Na prática, a medida amplia a margem para que governos estaduais e municipais tomem empréstimos destinados a financiar projetos e investimentos, dentro das regras fiscais definidas para 2026. As operações podem ter ou não garantia da União. O aumento não representa nova despesa federal.

O espaço adicional foi obtido a partir de levantamento da Secretaria do Tesouro Nacional com entes que participam de programas de ajuste fiscal. O estudo identificou cerca de R$ 7,87 bilhões em espaço fiscal sem previsão de utilização até o fim de 2026. Desse total, R$ 3 bilhões haviam sido remanejados anteriormente e R$ 4,87 bilhões permaneciam disponíveis. Agora, R$ 2 bilhões desse saldo foram destinados aos novos limites de crédito. Segundo o CMN, o remanejamento ocorreu porque os limites para crédito dos governos subnacionais estavam próximos do esgotamento.

A resolução aumenta dois sublimites específicos — parcelas do limite total reservadas a determinado tipo de operação. As operações com garantia da União passam de R$ 7 bilhões para R$ 8,5 bilhões. As sem garantia da União sobem de R$ 6 bilhões para R$ 6,5 bilhões. Somados, os dois grupos chegam a R$ 15 bilhões em limites para estados, Distrito Federal e municípios. A garantia da União significa que o governo federal assume determinadas obrigações caso o ente público não honre a dívida, o que pode reduzir o risco da operação e facilitar a obtenção do crédito.

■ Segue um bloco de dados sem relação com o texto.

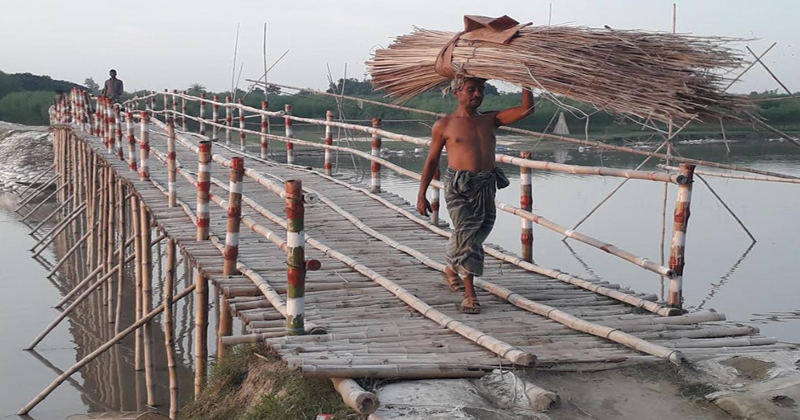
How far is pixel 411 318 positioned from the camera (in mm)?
4121

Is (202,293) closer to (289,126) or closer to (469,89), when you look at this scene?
(469,89)

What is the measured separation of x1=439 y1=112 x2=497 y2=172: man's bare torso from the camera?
170 inches

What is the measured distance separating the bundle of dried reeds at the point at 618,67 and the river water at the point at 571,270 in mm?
4815

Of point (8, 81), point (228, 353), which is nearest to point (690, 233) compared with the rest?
point (228, 353)

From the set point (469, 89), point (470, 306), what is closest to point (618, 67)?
point (469, 89)

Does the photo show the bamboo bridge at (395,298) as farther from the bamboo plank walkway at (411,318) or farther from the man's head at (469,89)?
the man's head at (469,89)

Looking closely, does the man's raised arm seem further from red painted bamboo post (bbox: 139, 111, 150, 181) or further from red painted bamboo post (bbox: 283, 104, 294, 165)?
red painted bamboo post (bbox: 283, 104, 294, 165)

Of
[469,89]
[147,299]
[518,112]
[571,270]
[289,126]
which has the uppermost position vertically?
[469,89]

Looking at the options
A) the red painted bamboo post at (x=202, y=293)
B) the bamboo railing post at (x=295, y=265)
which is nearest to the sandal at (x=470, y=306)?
the bamboo railing post at (x=295, y=265)

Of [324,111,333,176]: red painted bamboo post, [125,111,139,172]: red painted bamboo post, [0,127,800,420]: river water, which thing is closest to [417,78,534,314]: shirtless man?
[0,127,800,420]: river water

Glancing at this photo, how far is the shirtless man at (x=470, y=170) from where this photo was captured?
14.1 feet

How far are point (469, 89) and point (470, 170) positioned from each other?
388 mm

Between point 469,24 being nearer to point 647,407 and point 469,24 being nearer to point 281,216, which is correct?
point 647,407

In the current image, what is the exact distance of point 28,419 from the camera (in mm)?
7691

Os demais sublimites previstos pelo CMN não foram alterados. Permanecem os valores de R$ 2,8 bilhões com garantia da União e R$ 2,2 bilhões sem garantia para o Novo Programa de Aceleração do Crescimento (PAC); R$ 8 bilhões para os Correios; e R$ 625 milhões para órgãos e entidades da União. A resolução entra em vigor na data de sua publicação.

O Conselho Monetário Nacional é o órgão responsável por formular as diretrizes gerais das políticas monetária, creditícia e cambial do país. O colegiado é presidido pelo ministro da Fazenda, Dario Durigan, e composto também pelo presidente do Banco Central, Gabriel Galípolo, e pelo ministro do Planejamento e Orçamento, Bruno Moretti.

Esta matéria foi publicada primeiro em Economia · Agência Brasil e republicada aqui com tratamento editorial (síntese dos pontos mais relevantes), a partir de feed RSS. Ver publicação original.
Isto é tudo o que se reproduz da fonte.